CHANGE.log

0.1g:
- classes at output layer are used to limit computational cost of normalization; speedup ~50x with only small performance loss!
- discarded -vocab-threshold, -compression

0.1h:
- loops rewritten; ~20% better performance
- blas option removed
- changed output during training
- progress of training is shown (switch -debug 2)
- added '-beta' parameter for setting L2 regularization parameter
- added '-one-iter' parameter: performs one iteration over training data and saves the resulting model; does not use valid data
- specifying '-alpha' as a parameter now overrides value found in the model file; can be combined with '-one-iter' to perform adaptation on new data
- added '-min-improvement' parameter to control speed of training process (can be turned off by specifying '-min improvement 1.0')
- added '-anti-kasparek' option to allow more stability during training in unstable environments (saves model during iterations after processing specified amount of words)
- improved bptt implementation, more than 3x speed for large bptt values now (controlled by bptt_block defined in rnnlmlib.cpp)

0.2a:
- improved BPTT implementation, added '-bptt-block N' switch so that error is propagated after N examples, which results to BPTT step + N complexity
  of training instead of BPTT step * N

0.2b:
- added '-direct N' parameter to allow direct connections between top N words at input and output layers + between all input words and
  all classes at output layer (for values >0)

0.2c:
- added '-independent' switch: sentences are processed independently, with no across sentence boundary information (hidden layer is erased at end of sentence symbol); should be used both for training and test phases

0.3a:
- rewritten implementation of direct connections; now active neurons are hashed, not all weights (much faster) + added '-direct-order N' parameter, that sets order
  of dirrect connections (up to 20); this model alone works very well for character-based models (with -class 1 option to switch classes off)
- weights are now not reloaded if the improvement is too small
- TODO: include all things from 0.2c version

0.3b:
- changed few minor things; direct connections are now specified in millions by '-direct N'
- added modififed '-independent' switch

0.3c:
- support for binary format of model files: use '-binary' option for training; the resulting model is ~2x smaller and models are saved and loaded several times faster
- added '-gradient-cutoff' to control maximum size of gradient (to avoid exploding gradient problem)
- nbest lists can be now read from stdin: use '-nbest - < nbestlist.txt'
- added support for compression layer using '-compression N' switch, where N is number of neurons; the compression layer is additional hidden layer between recurrent hidden layer and output+class layer; can be used to reduce computational complexity if many classes are used (useful probably only on very large data sets)
- ME part of the model can now use more than 2^31 (~2G) features

0.3d:
- few small bugs removed
- new algorithm for computing classes: works a bit worse (~2% in PPL), but with small hidden layer and large output layer, provides large speed-ups (~2-4x) - thanks to Dan Povey
- old classes can be used if model is trained with '-old-classes' option

0.3e:
- parameters -old-classes and -independent are now stored in model file to avoid problems
- removed bug in generation of words from RNNME models - thanks to YongZhe Shi

0.3f:
- unofficial version with licensing restrictions held by Microsoft Research
- supports nonbinary features and word vectors

0.3g:
- added '-compress' to quantize direct connections, can be combined mit '-kmean' to maintain good performance for small bitsizes (3-5)
- added '-write-compressed' to save compressed model.

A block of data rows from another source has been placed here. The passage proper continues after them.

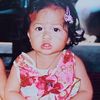 mey.rxzy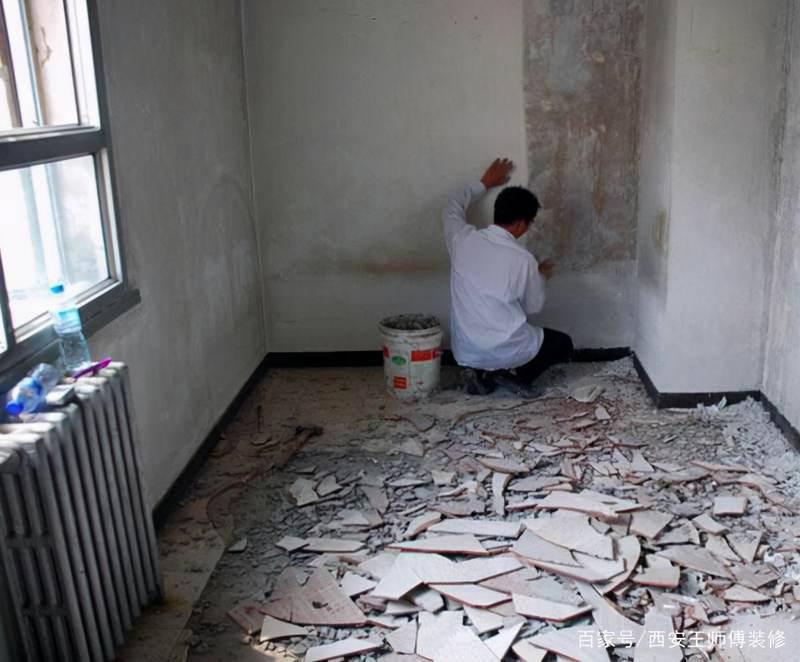 自动草稿 自动草稿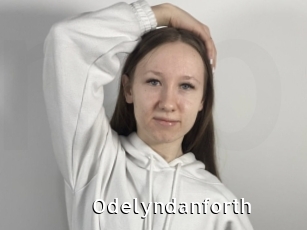 Odelyndanforth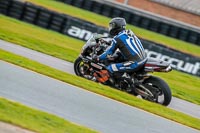 PJ-Motorsport;anglesey-no-limits-trackday;anglesey-photographs;anglesey-trackday-photographs;enduro-digital-images;event-digital-images;eventdigitalimages;no-limits-trackdays;peter-wileman-photography;racing-digital-images;trac-mon;trackday-digital-images;trackday-photos;ty-croes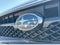 2016 Subaru WRX Base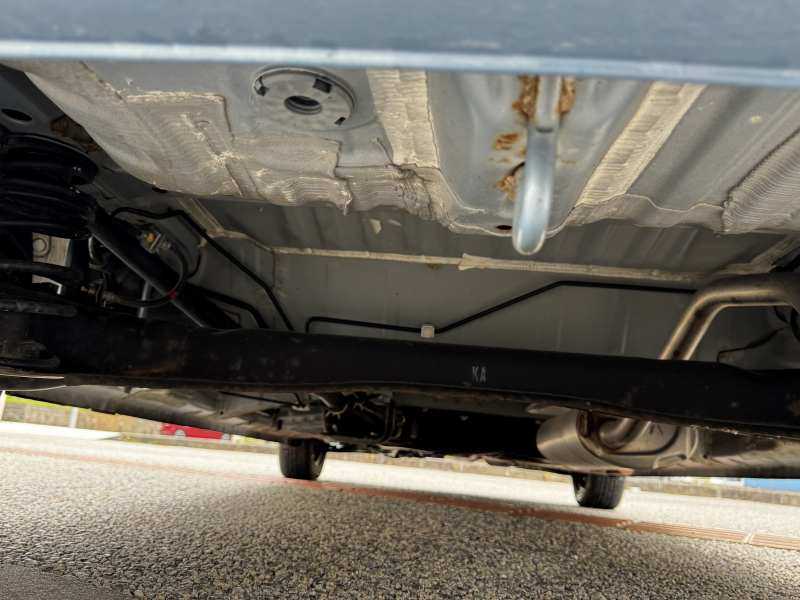 沖縄中古車探しはネクサスユーカー nexusU-Car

Note: compressed models do not work with -train or -one-iter, just with -test

0.4a (see CHANGE-Cantab.log for details):
- switched to using floats instead of doubles for speed and size
- an even faster exp function used (from Paul Mineiro - http://www.machinedlearnings.com/2011/06/fast-approximate-logarithm-exponential.html)
- safe softmax implemented
- max-iter added (if -min-improvement set to 0.0 this allows for tests where training has a static learning rate and proceeds for a set number of iterations)
- fixed bug in example.sh for first invocation

0.4b (see CHANGE-Cantab.log for details):
- now use make  make CC=g++ WEIGHTTYPE=float to get float weights and direct connections (default is double)

0.4c:
- updated makefile, added options -Ofast -march=native (~30% faster training, but will require gcc 4.7+)
- some loop unrolling that seems to help a bit on small training datasets (might be worth to test more if this helps also on larger datasets)
- added STRIDE option to makefile which allows user to set manually how much unrolling is done in the matrix multiplication
  (higher values seem to be useful for models with large hidden layer, in some cases tuning this value can give another ~20% speedup)

0.4d:
- Merge of 0.4c and 0.3g code bases
- Minor cleanups in clustering code